The first time I climbed this mountain I set off at 3am from the car park in choking heat. It was a superb day - the views in every direction were sensational. The heat haze just added to the dreamlike quality of the expedition.
Subsequent visits have been equally rewarding. It’s one of the great joys to see anyone making their maiden ascent emerge from the enclosed space of the corrie to the summit of Tom na Gruagaich and see the landscape suddenly open up in front of them.
But stunning though the jewelled mountain is, like many of our other Scottish gems you need a good day to do it justice. A day of thick mist and no views is a great leveller - it becomes just another hillside to slog your way up.
It’s like meeting a supermodel or a Hollywood beauty in a supermarket car park when they aren’t wearing any make-up and slouching around in trackies: they just look like anyone else.
A recent visit to Alligin started with so much hope. We had had a wonderful climb the previous day on Slioch, sun splitting the sky, no clouds, perfect visibility.
The forecast for that day had been good with a 70 per cent chance of views. This was even better, a 90 per cent chance of wonderful weather.

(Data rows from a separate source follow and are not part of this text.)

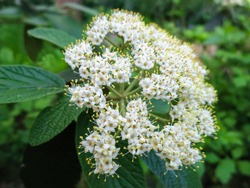 Close-up of beautiful white spring flowers of leatherleaf viburnum (Viburnum rhytidophyllum Alleghany) on dark green background in the garden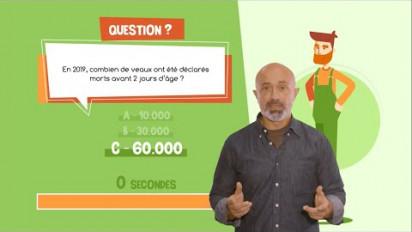 Vidéo Quiz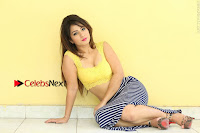Cute Telugu Actress Shunaya Solanki High Definition Spicy Pos in Yellow Top and Skirt  0294.JPG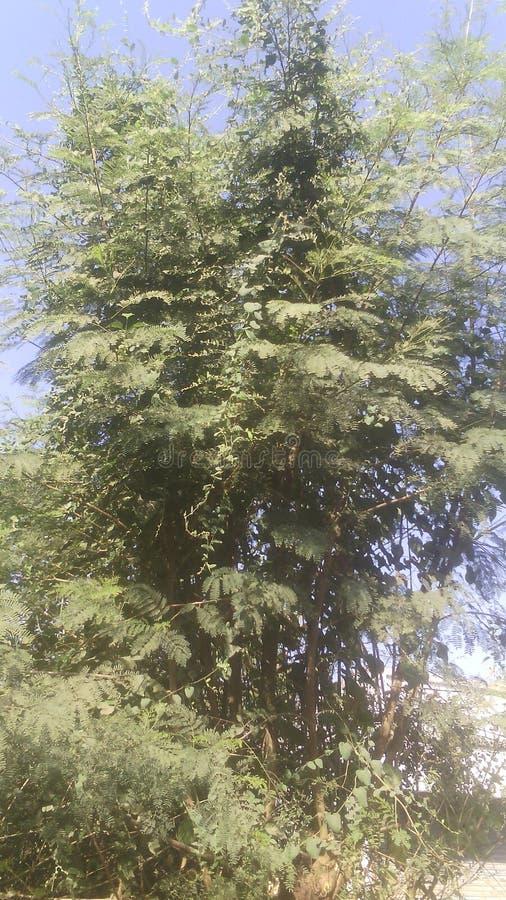 Árvore frondosa verde de gujarat sul india imagens de stock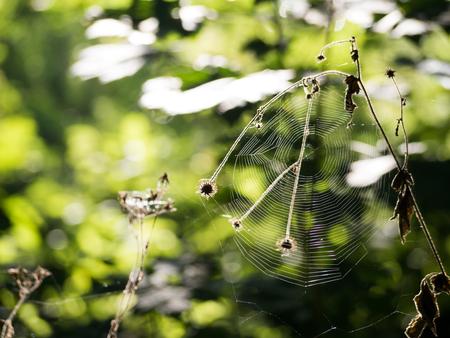 spiderweb: Spiderweb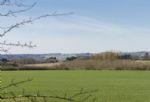Superb pastoral landscape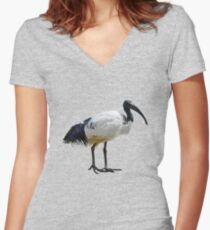 Neutral Ibis  Women's Fitted V-Neck T-Shirt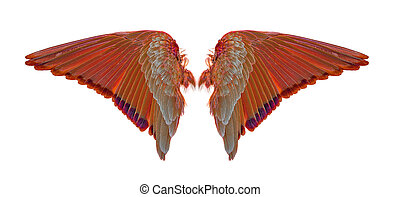 wings of birds on white background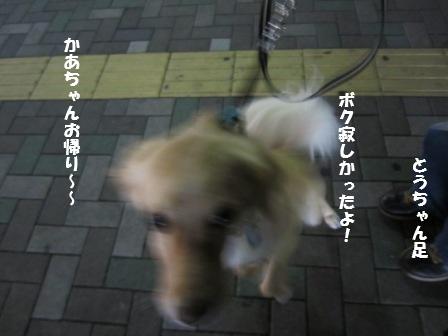 c0196992_0292497.jpg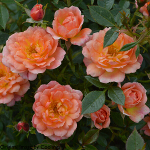 Rosa 'Fond Memories' (Miniature Patio) 5L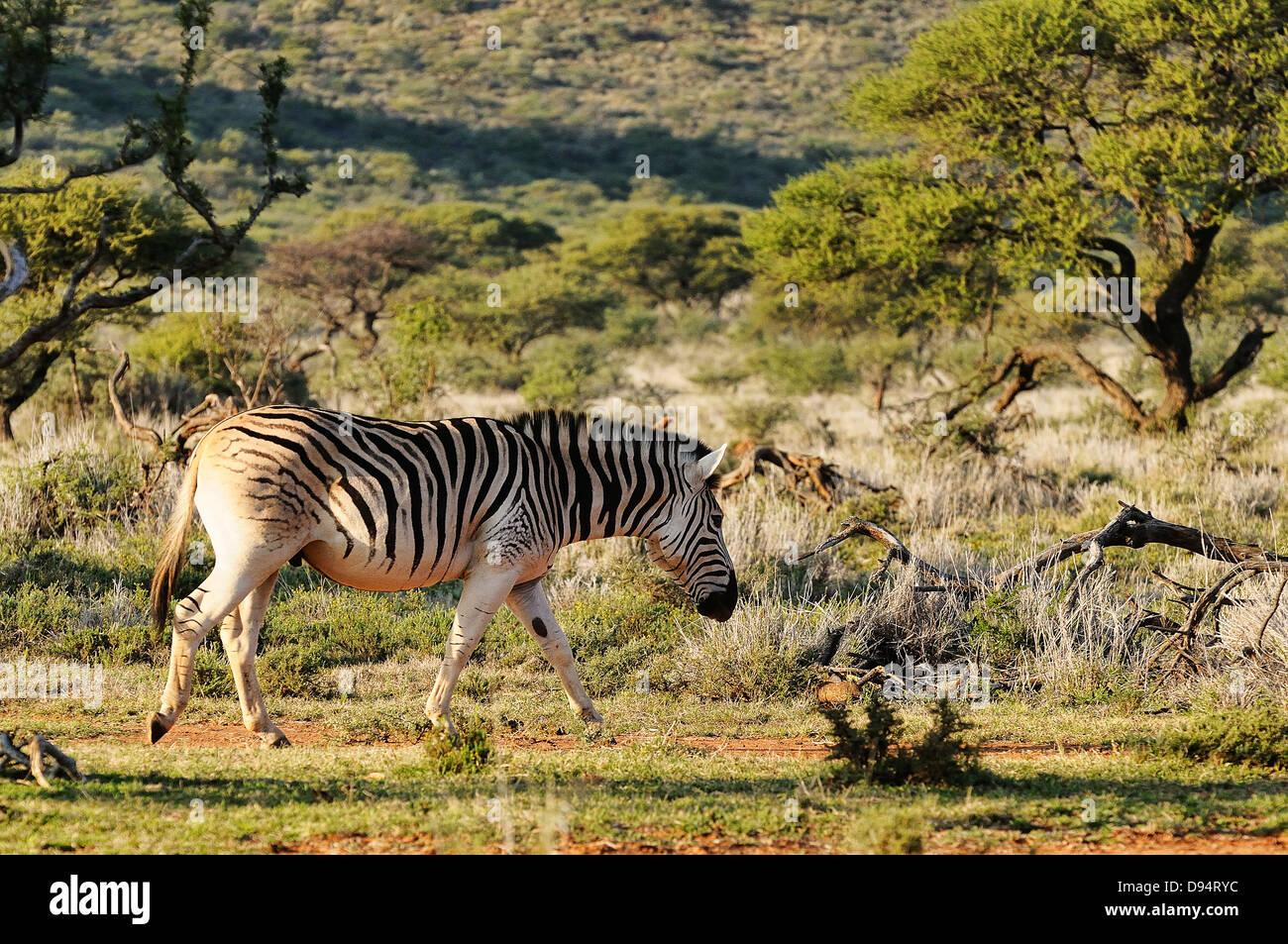 Quagga, Equus quagga quagga. Example of animals in 'breeding back' project to recreate a Quagga from Plains - Stock Image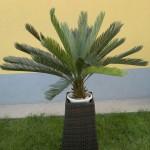 Изкуствена палма Цикас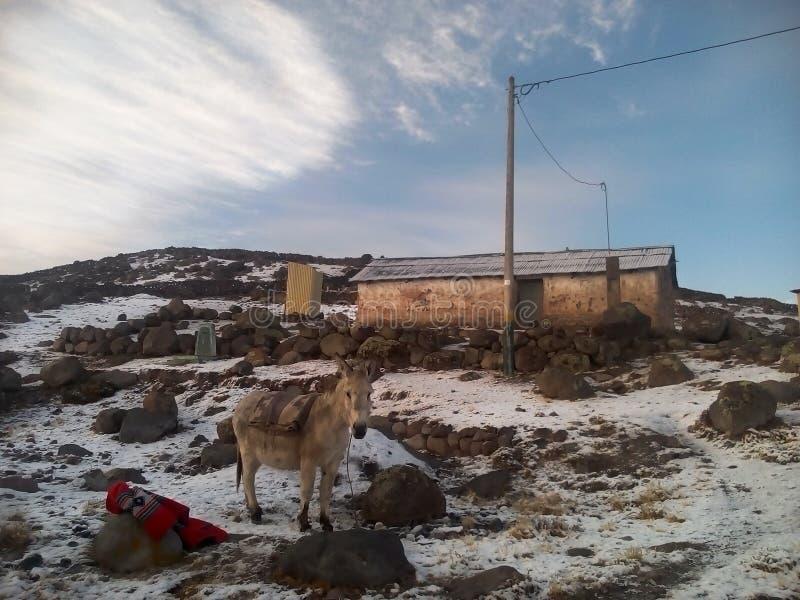 Ezel in sneeuw in de Andes royalty-vrije stock foto's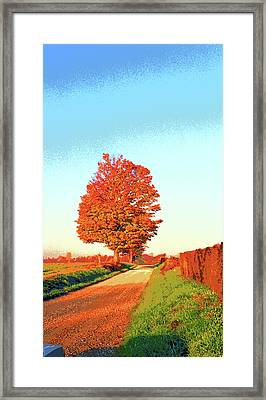 Indiana Sugar Maple Image Framed Print by Paul Price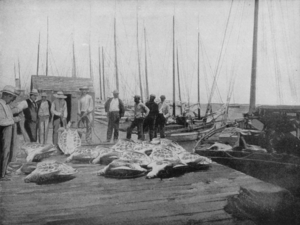 Conch (people) - Old photo depicting Conchs in Key West, circa 1900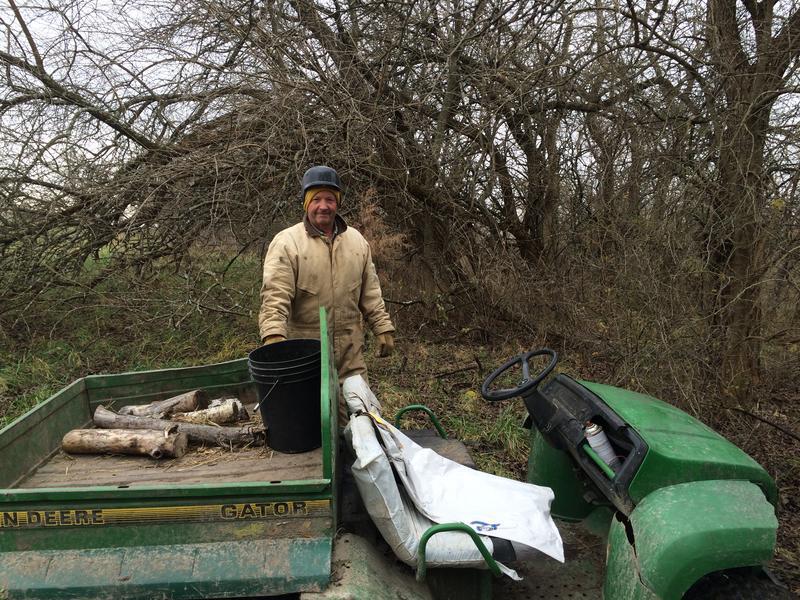 Doug Schock picks a hedge apple off a hedge tree near the edge of a pasture.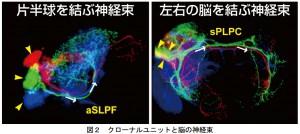 東大、昆虫脳の神経回路の基本構造を解明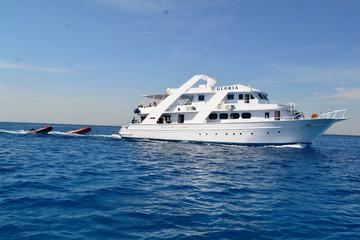 Dolphin Spotting Overnight Cruise to Sataya with Scuba Diving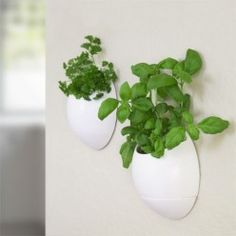 Self Watering Herb Pot. Self-watering herb pot. Grow your own herbs and plants indoors. These self-watering pods are easy to install and remove from any wall or window with integrated adhesive stripes. Comes as a set of 2 for indoor use only. Herb Garden Planter, Herb Planters, Herb Pots, Hanging Planters, Herbs Garden, Plant Pots, Eco Pods, Herb Wall, Deco Originale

Except it didn’t work out that way. When we arrived at the car park, the cloud was sitting at around 700 metres, covering all the mountain tops.
We expected it to lift within an hour or two, but there wasn’t a breath of wind and as we approached the corrie for the real climb to the first peak the cloud just sat there. If anything it seemed to get thicker.
One walker behind us in the mist never came to the summit. We reckoned he decided there was no point going round and seeing nothing. Either that or he’s still up there somewhere.
The route onwards gave us no respite. We gave the Horns a miss and took the fastest way down, just to give ourselves some scenery to look at.
The walk down by the Coire Mhic Nobuil path is always lovely but the cloud still hadn’t moved from the high tops. On the bright side, it just means that another visit is now a must.